COLLECTED MATERIAL:
········
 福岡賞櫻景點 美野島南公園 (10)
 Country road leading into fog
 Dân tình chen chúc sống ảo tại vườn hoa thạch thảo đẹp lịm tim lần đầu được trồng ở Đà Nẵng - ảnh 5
········
INSTRUCTIONS TO FOLLOW: What is needed is an exact copy of the lines from the one holding "Country road leading into fog" through the final line of the material.

YOUR RESPONSE:
 Country road leading into fog
 Dân tình chen chúc sống ảo tại vườn hoa thạch thảo đẹp lịm tim lần đầu được trồng ở Đà Nẵng - ảnh 5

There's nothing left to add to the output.